Dish of seasoned chicken pieces that are coated and fried

Fried chicken, more formally known as Southern fried chicken, is a dish consisting of chicken pieces,
coated with seasoned flour or batter, that are pan-fried, deep-fried, pressure-fried, or air-fried. The breading adds a crisp coating or crust to the exterior of the chicken while retaining juices in the meat. Broiler chickens are most commonly used.

The first dish known to have been deep-fried was fritters, which were popular in the European Middle Ages. However, the Scottish were the first to have been recorded as deep-frying their chicken in fat with breadcrumbs and seasonings, as evidenced by a recipe in a 1747 cookbook by Hannah Glasse and a 1773 diary entry describing fried chicken on the Isle of Skye. The first known recipe in the US did not contain the seasonings that were in the earlier Scottish recipe. There is an English cookbook from 1736 which mentions fried chicken, the "Dictionarium Domesticum", by Nathan Bailey, where it is called "a marinade of chickens".

==History==
The expression "fried chicken" was first recorded in the 1830s, and frequently appears in American cookbooks of the 1860s and 1870s. The origin of fried chicken in the southern states of America has been traced to precedents in Scottish and West African cuisine. Scottish fried chicken was battered with seasonings and deep fried in lard and West African fried chicken added different seasonings, and was battered and cooked in palm oil. African seasoning techniques were used in the American South by enslaved Africans.

Fried chicken provided some means of an independent economy for enslaved and segregated African-American women, who became noted sellers of poultry (live or cooked) as early as the 1730s though this was cooked on a griddle. Because of the expensive nature of the ingredients, it was, despite popular belief, a rare dish in the African-American community reserved (as in Africa) for special occasions.

**Information shown:**

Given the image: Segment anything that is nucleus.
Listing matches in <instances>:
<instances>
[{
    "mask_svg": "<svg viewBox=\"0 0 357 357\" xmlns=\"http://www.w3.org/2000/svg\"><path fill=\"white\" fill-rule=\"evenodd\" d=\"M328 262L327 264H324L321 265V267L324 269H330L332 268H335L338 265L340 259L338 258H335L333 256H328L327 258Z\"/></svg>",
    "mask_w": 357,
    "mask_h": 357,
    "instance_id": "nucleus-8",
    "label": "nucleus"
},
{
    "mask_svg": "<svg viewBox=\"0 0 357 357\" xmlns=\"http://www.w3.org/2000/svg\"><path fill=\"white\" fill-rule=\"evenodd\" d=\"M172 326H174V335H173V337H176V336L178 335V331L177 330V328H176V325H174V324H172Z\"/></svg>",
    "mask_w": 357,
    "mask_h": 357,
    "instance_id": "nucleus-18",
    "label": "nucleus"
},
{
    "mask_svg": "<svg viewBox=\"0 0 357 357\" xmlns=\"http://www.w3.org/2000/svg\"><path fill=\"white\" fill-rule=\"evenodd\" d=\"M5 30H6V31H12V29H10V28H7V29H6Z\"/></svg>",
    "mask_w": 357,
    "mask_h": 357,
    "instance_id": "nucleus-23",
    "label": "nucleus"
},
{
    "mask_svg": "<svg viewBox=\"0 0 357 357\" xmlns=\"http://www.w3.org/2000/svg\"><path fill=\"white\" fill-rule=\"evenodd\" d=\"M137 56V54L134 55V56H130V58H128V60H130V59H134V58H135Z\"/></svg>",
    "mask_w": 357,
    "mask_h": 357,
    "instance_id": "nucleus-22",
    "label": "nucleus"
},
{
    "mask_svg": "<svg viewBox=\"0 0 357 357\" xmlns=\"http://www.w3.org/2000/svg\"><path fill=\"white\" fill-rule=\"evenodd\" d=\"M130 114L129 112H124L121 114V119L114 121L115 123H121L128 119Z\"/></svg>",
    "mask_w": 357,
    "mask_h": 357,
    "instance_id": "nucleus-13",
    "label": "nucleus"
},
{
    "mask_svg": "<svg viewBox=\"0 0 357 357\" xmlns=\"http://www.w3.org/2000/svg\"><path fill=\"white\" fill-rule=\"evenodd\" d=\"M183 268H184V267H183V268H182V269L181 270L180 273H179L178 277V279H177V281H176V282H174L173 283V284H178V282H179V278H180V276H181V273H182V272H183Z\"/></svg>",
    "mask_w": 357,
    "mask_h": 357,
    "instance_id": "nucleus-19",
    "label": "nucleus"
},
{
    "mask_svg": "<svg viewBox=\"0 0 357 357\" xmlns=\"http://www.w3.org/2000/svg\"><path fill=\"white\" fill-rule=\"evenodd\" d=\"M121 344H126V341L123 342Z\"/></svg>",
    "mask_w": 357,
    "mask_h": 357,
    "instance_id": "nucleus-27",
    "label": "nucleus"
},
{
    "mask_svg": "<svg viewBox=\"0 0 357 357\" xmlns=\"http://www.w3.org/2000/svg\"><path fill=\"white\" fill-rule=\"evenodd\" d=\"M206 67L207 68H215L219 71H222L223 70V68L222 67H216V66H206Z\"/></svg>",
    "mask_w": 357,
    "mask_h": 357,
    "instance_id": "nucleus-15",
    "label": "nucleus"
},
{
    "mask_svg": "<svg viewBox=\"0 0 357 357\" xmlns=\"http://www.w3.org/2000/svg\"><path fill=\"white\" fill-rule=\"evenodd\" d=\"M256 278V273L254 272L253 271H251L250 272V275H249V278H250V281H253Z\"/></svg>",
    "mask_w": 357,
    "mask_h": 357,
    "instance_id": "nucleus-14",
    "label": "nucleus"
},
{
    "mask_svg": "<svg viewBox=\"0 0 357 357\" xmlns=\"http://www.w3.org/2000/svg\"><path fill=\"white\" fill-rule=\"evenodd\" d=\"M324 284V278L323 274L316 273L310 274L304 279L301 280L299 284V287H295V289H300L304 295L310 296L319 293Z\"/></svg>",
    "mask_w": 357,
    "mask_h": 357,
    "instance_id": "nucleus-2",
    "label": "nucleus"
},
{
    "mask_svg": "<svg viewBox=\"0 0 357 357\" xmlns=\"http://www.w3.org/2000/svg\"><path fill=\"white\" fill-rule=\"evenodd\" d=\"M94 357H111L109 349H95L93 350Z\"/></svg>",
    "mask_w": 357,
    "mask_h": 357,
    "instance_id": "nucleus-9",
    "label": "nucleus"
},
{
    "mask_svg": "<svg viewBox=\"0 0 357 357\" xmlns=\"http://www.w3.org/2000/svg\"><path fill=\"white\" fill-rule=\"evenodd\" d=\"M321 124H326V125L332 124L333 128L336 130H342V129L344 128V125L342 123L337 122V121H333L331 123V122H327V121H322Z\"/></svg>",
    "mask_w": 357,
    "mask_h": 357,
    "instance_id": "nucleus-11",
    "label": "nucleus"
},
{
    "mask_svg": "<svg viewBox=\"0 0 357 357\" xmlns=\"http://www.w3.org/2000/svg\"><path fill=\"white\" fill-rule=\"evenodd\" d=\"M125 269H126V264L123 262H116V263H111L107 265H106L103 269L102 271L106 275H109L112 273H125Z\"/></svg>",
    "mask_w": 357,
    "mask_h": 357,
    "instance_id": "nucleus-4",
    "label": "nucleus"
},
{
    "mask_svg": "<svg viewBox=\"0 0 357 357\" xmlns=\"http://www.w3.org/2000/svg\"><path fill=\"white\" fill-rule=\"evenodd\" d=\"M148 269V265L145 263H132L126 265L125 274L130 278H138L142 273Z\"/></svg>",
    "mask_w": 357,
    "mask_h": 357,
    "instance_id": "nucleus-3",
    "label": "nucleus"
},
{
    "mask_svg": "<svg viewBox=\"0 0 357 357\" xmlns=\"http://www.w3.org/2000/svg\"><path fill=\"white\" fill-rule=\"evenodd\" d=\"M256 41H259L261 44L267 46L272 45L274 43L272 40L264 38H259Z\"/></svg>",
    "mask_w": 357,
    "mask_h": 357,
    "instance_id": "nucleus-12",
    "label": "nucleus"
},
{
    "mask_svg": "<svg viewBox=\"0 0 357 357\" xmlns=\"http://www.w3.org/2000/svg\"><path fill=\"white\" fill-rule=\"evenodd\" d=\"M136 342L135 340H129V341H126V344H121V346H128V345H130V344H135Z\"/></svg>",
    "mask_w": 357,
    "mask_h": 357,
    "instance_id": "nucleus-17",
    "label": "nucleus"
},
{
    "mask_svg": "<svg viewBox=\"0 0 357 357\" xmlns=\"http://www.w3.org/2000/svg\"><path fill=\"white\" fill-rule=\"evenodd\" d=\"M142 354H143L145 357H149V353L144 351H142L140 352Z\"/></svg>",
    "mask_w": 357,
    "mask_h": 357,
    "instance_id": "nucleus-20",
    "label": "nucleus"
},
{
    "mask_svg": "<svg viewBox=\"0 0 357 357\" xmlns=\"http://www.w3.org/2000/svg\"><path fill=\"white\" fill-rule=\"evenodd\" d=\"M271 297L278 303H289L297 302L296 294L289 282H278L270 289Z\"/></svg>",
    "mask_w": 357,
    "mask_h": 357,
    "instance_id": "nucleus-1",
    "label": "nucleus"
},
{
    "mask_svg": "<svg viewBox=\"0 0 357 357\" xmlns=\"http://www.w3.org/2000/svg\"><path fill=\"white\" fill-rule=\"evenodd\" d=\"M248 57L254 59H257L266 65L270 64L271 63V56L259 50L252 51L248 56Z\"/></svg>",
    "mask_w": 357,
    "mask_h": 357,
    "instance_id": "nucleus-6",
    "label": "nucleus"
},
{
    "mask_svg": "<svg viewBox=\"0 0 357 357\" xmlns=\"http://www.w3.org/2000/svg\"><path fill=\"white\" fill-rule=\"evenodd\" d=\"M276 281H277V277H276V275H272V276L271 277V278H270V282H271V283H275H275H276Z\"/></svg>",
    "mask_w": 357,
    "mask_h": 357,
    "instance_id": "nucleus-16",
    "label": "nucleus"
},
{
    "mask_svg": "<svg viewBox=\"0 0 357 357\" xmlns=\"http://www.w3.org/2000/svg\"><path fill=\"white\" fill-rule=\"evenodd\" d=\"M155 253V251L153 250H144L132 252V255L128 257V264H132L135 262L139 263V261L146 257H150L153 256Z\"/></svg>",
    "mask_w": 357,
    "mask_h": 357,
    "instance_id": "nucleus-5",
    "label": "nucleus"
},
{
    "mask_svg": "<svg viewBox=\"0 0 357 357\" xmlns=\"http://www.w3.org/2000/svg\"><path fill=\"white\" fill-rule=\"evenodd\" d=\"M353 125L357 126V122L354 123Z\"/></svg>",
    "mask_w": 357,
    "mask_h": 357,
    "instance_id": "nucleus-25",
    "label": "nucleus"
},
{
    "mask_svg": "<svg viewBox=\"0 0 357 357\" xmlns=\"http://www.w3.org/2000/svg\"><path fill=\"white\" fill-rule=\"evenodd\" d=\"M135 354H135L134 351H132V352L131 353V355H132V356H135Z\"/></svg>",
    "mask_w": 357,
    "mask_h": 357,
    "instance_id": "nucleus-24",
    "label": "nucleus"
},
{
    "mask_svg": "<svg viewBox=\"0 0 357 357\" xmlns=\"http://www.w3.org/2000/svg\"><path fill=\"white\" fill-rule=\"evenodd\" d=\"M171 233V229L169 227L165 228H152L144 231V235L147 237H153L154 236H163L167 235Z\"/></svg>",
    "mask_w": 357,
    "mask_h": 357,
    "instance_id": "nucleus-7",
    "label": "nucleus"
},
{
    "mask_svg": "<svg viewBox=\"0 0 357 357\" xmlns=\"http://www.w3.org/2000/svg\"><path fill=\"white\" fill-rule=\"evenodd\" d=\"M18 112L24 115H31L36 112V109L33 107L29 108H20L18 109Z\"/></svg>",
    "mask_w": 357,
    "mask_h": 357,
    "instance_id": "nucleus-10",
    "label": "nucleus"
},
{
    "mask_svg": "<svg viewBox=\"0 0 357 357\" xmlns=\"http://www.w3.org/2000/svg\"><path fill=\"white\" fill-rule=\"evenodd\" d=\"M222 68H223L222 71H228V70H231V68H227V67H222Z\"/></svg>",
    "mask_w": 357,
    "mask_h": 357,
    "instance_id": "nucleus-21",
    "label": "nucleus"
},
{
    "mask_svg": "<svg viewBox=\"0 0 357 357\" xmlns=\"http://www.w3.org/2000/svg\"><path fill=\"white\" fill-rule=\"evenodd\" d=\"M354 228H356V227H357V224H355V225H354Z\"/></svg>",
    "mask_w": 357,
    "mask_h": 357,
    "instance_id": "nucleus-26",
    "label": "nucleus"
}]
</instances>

**Requirement 1:** According to the fried chicken text, in which decade was the expression "fried chicken" first recorded?
**Requirement 2:** Extend the fried chicken text from its last sentence onward.
The data have nothing to do with what follows.

**Response box 1:** The 1830s.

**Response box 2:**
When it was introduced to the American South, Southern fried chicken became a common staple. Later, as the slave trade led to Africans being brought to work on southern plantations, the enslaved people became cooks. Since most enslaved people were unable to raise expensive meats, but were generally allowed to keep chickens, frying chicken on special occasions continued in the African-American communities of the South, especially in the periods of segregation that closed off most restaurants to the black population.

American-style fried chicken gradually passed into everyday use as a general Southern dish, especially after the abolition of slavery, and its popularity spread. Since fried chicken traveled well in hot weather before refrigeration was commonplace and industry growth reduced its cost, it gained further favor across the South. Fried chicken continues to be among this region's top choices for "Sunday dinner". Southern Jews blended Southern and Jewish foodways to make fried chicken a mainstay of Shabbat dinners alongside charoset and braided loaves of challah.

Holidays such as Independence Day and other gatherings often feature this dish. During the 20th century, chain restaurants focused on fried chicken began among the boom in the fast food industry. Brands such as Kentucky Fried Chicken (KFC) and Popeyes expanded in the United States and across the world.

Before the industrialization of chicken production and the creation of broiler breeds of chicken, only young spring chickens (pullets or cockerels) would be suitable for the higher heat and relatively fast cooking time of frying, making fried chicken a luxury of spring and summer. Older, tougher birds require longer cooking times at lower temperatures. To compensate for this, sometimes tougher birds are simmered till tender, allowed to cool and dry, and then fried.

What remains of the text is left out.